People are living longer, and the proportion of older workers in the Scottish workforce is increasing. This means that employers will need to improve how they attract, manage and develop people as they age. This is particularly the case against a backdrop of technological change, rising skill and labour shortages, and more restrictive immigration policies. The analysis in our report suggests that there are three key areas where change would help retain and recruit older workers – flexibility, health and wellbeing and skills and training. 

Flexibility: Older workers are even more likely to value flexibility than their younger colleagues and are more likely to want to work fewer hours, as evidenced by higher rates of homeworking, part-time working, and self-employment. Older people are also much more likely to have caring responsibilities. This underlines the importance of ensuring employers take steps to increase the availability and range of flexibility as a means of both attracting and retaining workers as they get older. 

Health and wellbeing: Flexible working can help older workers affected by health conditions remain in employment or find suitable work. More than half of workers have a long-term health condition by the time they reach 60, and a third are affected by some form of disability. While only a quarter of older workers over 60 say that their health limits the type or amount of work that they can do, too many workers leave employment by this age because of poor health. Employers and policy-makers must take steps to support the health of workers throughout their working lives, to maximise their chances of enjoying a healthy and active life as they get older. 

Skills and training: Another area where a holistic focus by employers will benefit workers across the age spectrum is access to training and development.

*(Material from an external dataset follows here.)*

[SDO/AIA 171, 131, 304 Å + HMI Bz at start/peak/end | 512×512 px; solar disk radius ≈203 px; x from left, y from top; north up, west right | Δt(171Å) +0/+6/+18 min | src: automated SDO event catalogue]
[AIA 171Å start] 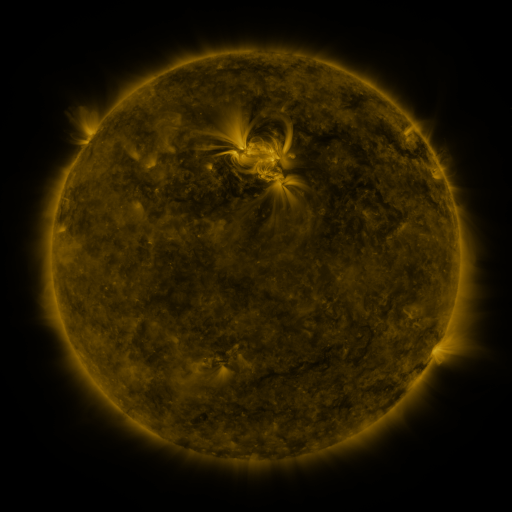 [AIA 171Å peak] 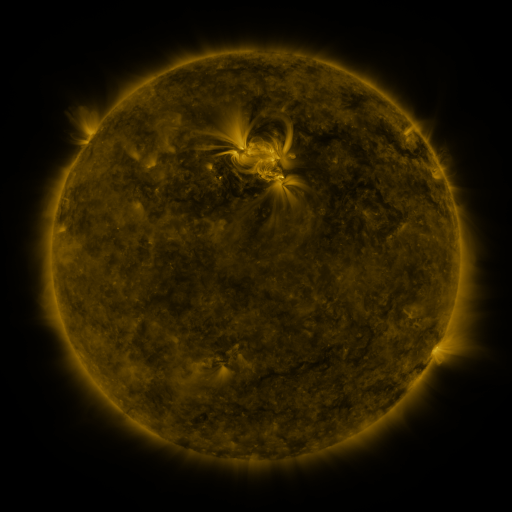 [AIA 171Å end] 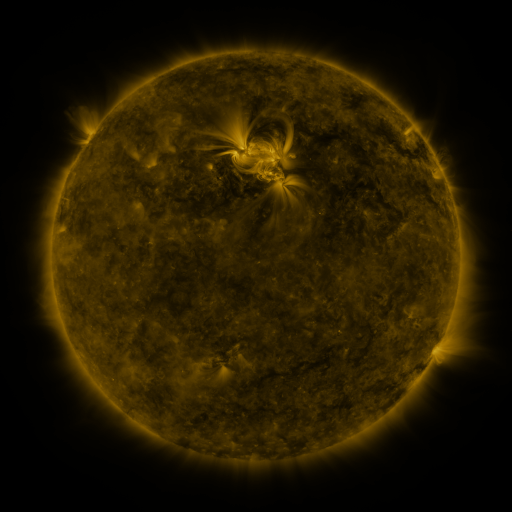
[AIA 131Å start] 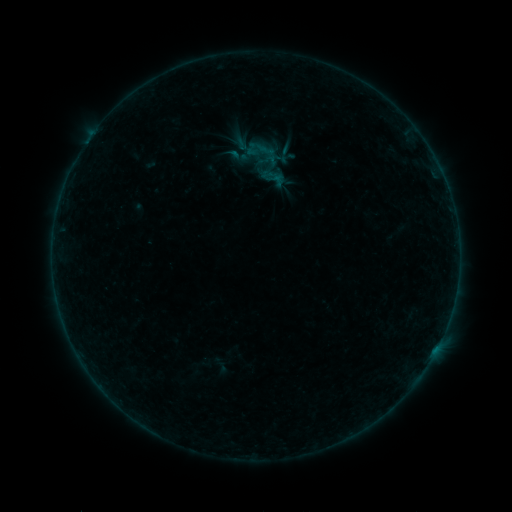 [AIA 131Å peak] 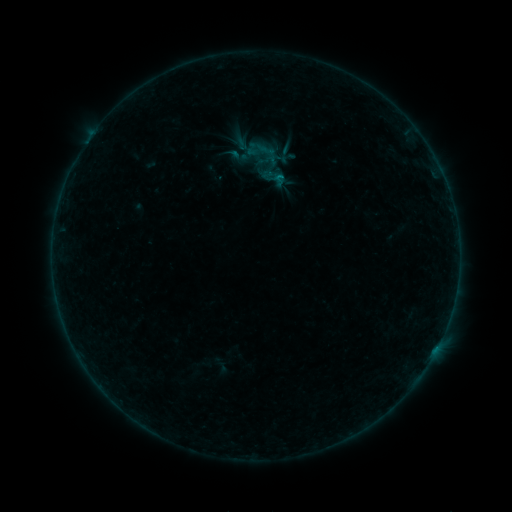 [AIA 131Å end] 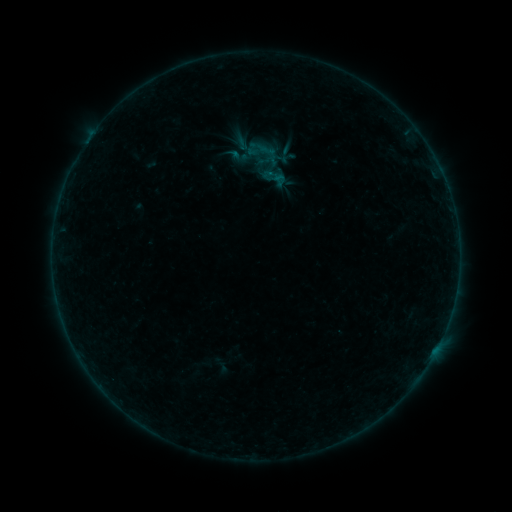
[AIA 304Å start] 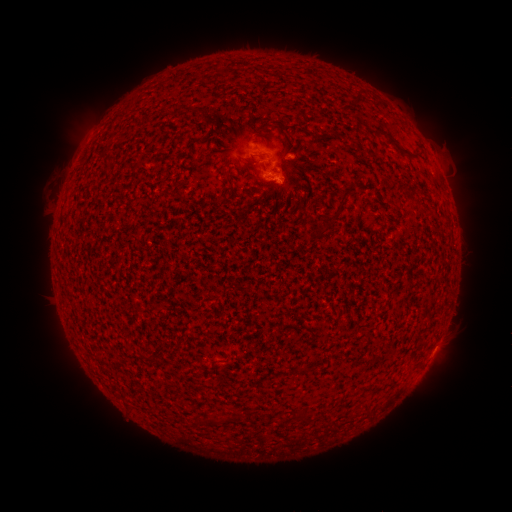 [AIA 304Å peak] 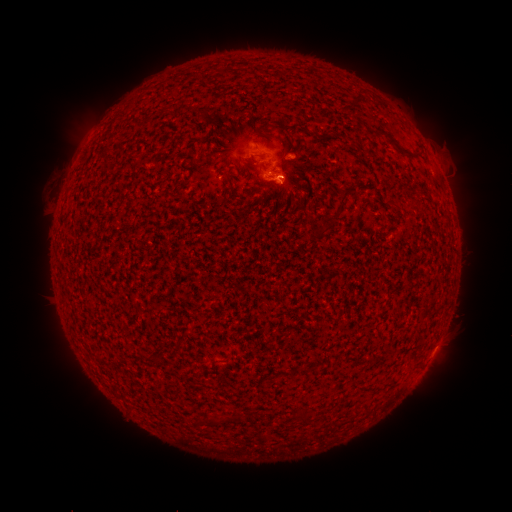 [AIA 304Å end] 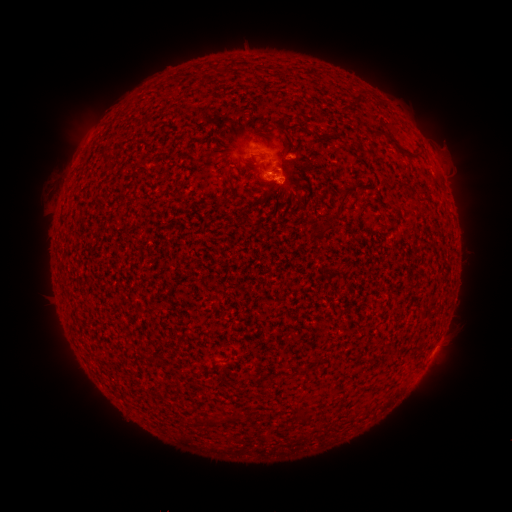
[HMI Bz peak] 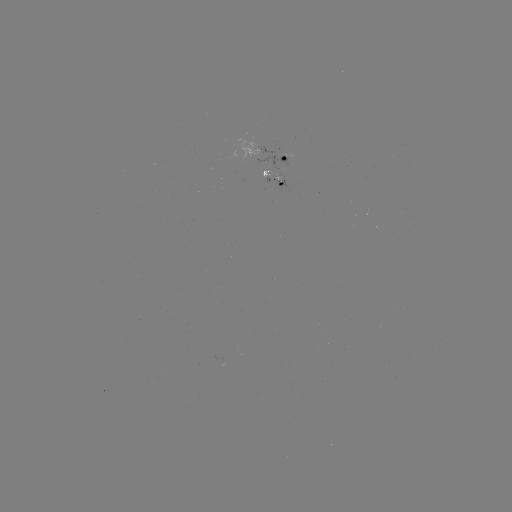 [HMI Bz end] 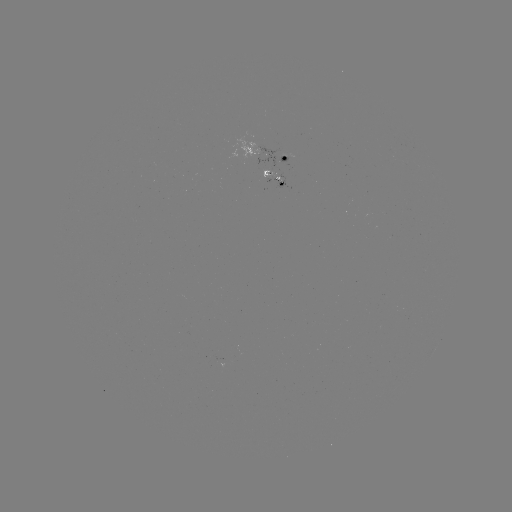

Our report shows that older workers are most likely to disagree that there are good opportunities for progression in their role and are also less likely to take part in formal off-the-job training. Employers, and particularly managers, should guard against assumptions that older workers are less likely to be interested in training or career progression. The impact of technology on jobs will increasingly mean workers will need to upskill or reskill at different stages in their career.